Pada 9 September 2024, INDEF menggelar diskusi publik yang membahas penurunan kelas menengah di Indonesia. Tercatat selama 5 tahun terakhir, masyarakat kelas menengah mengalami penurunan sebesar 9,48 juta orang atau turun sebanyak 16,5%. Acara ini menghadirkan sejumlah pembicara, diantaranya: Prof. Bustanul Arifin (Ekonom Senior INDEF), Eko Listiyanto (Direktur Pengembangan Big Data INDEF), dan Yorga Permana (Dosen SBM ITB) yang dipandu oleh moderator Muthia Salsabila (Asisten Peneliti INDEF). Diskusi ini membahas penyebab dan dampak penurunan kelas menengah serta implikasinya bagi perekonomian Indonesia.

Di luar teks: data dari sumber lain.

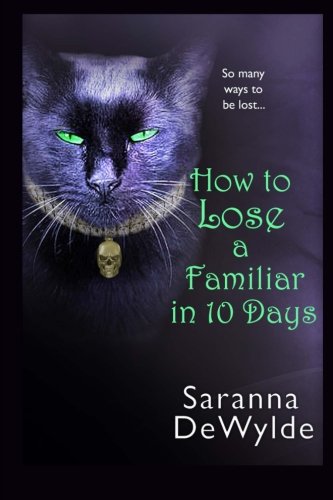 How To Lose A Familiar in 10 Days Contemporary Romance
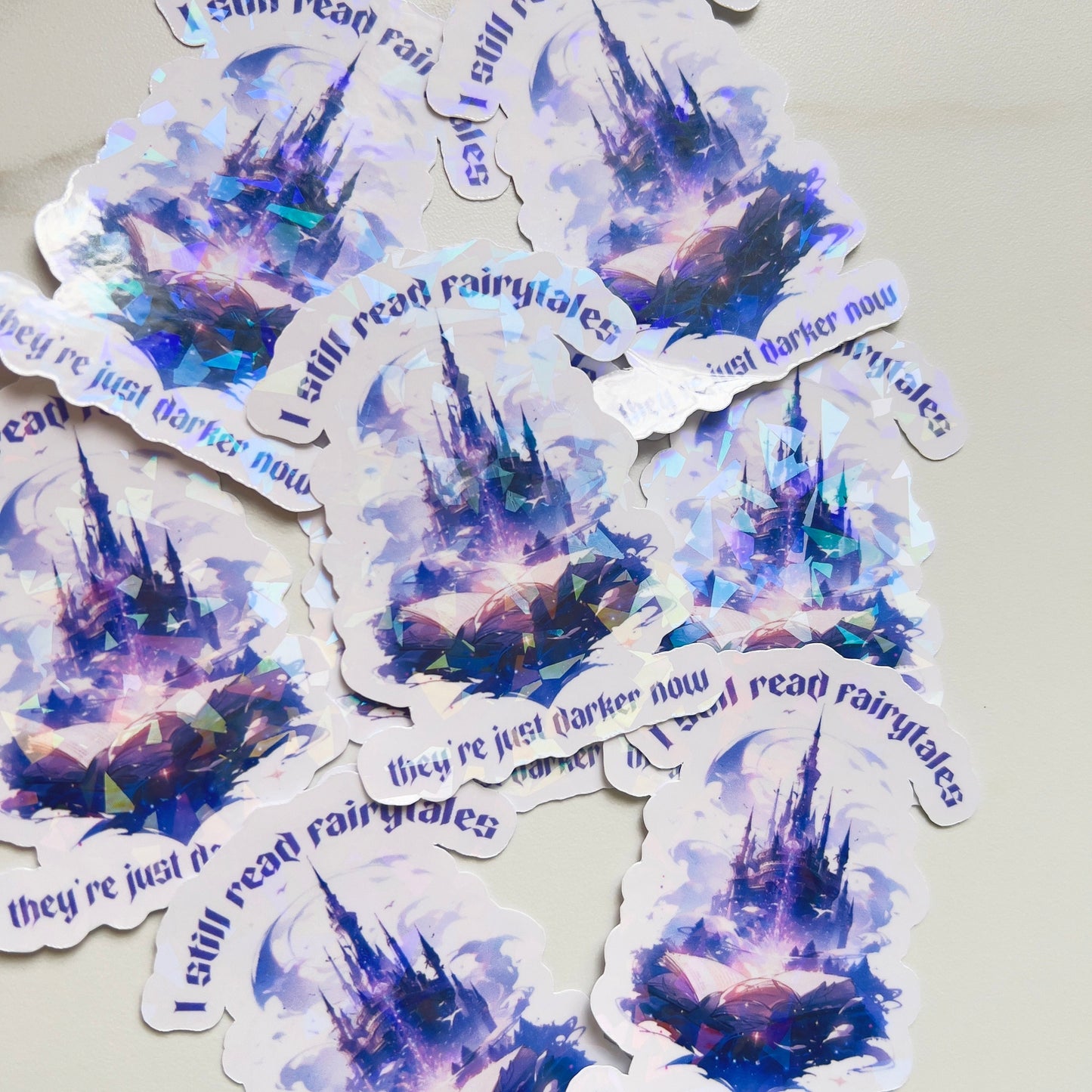 I Still Read Fairytales They're Just Darker Holographic Sticker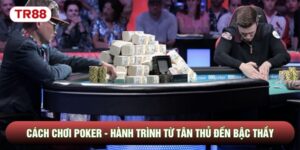 Cách Chơi Poker - Hành Trình Từ Tân Thủ Đến Bậc Thầy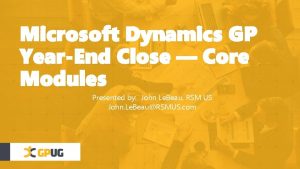 Microsoft Dynamics GP YearEnd Close Core Modules Presented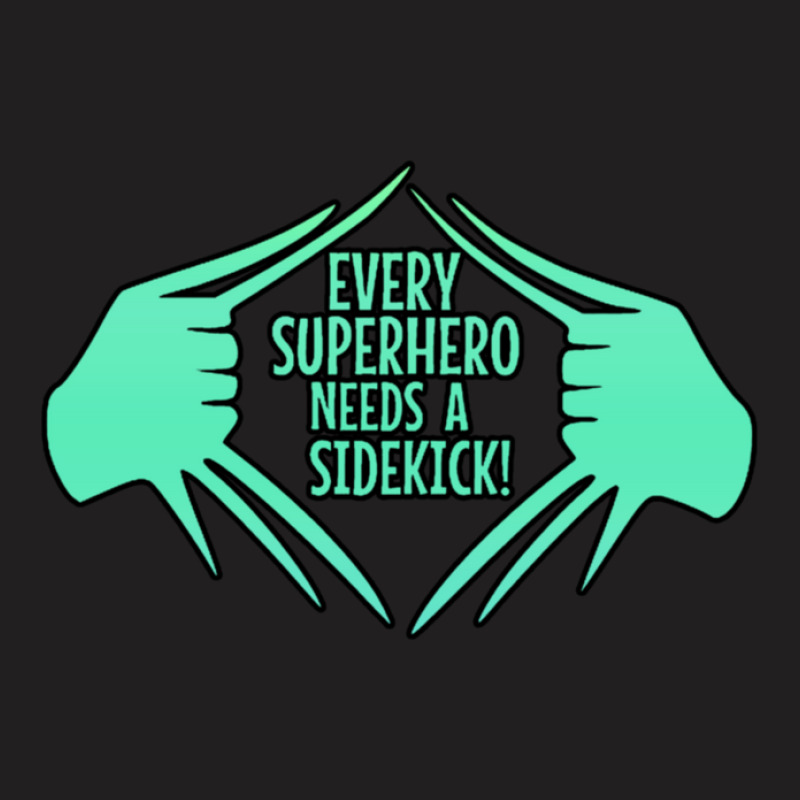 Every Superhero Needs A Sidekick T-Shirt by SuzanneElaineSehorn | Artistshot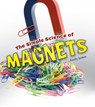 The Simple Science of Magnets - JAMES,  Emily - 9781474743501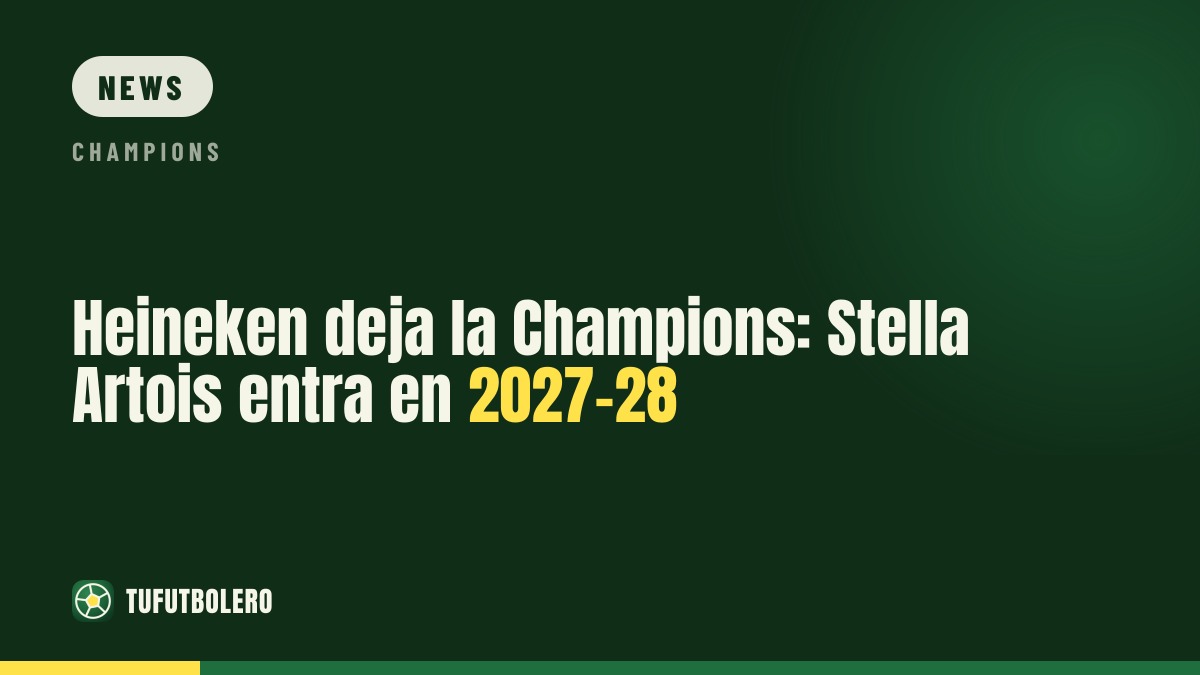 Heineken out of the Champions: Stella Artois takes over in 2027-28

Prof. Bustanul Arifin  menekankan bahwa penurunan kelas menengah berdampak negatif pada ekonomi Indonesia, karena kelas ini berperan penting dalam pertumbuhan ekonomi, tata kelola, dan reformasi kebijakan. Penurunan ini berkaitan dengan transformasi struktural dari sektor pertanian ke manufaktur, yang kontribusinya terhadap PDB terus menurun sejak 1995. Pentingnya penguatan industrialisasi, reformasi tata kelola kebijakan, dan digitalisasi diperlukan untuk mendukung kelas menengah.
Yorga Permana dari SBM ITB menyoroti bahwa kerja layak menjadi kunci untuk mencegah penurunan kelas menengah. Sayangnya, kontribusi sektor informal menjadi yang dominan saat ini, hal ini diperburuk oleh gig economy sejak 2014. Deindustrialisasi menyebabkan perpindahan pekerja ke sektor jasa berkeahlian rendah, sehingga diperlukan dorongan pada sektor jasa berkeahlian tinggi dan kebijakan berbasis klaster untuk meningkatkan lapangan kerja.
Eko Listiyanto mengungkapkan bahwa masyarakat semakin pesimis terhadap kondisi ekonomi, terlihat dari perlambatan konsumsi, penurunan PMI manufaktur, dan deflasi. Indeks ekspektasi konsumen juga turun terkait penghasilan, lapangan kerja, dan kegiatan usaha. Eko menyarankan pemerintah untuk menunda kenaikan harga barang, meningkatkan batas Penghasilan Tidak Kena Pajak (PTKP), melindungi industri padat karya, dan mengakhiri tren suku bunga tinggi guna mendorong sektor riil dan UMKM.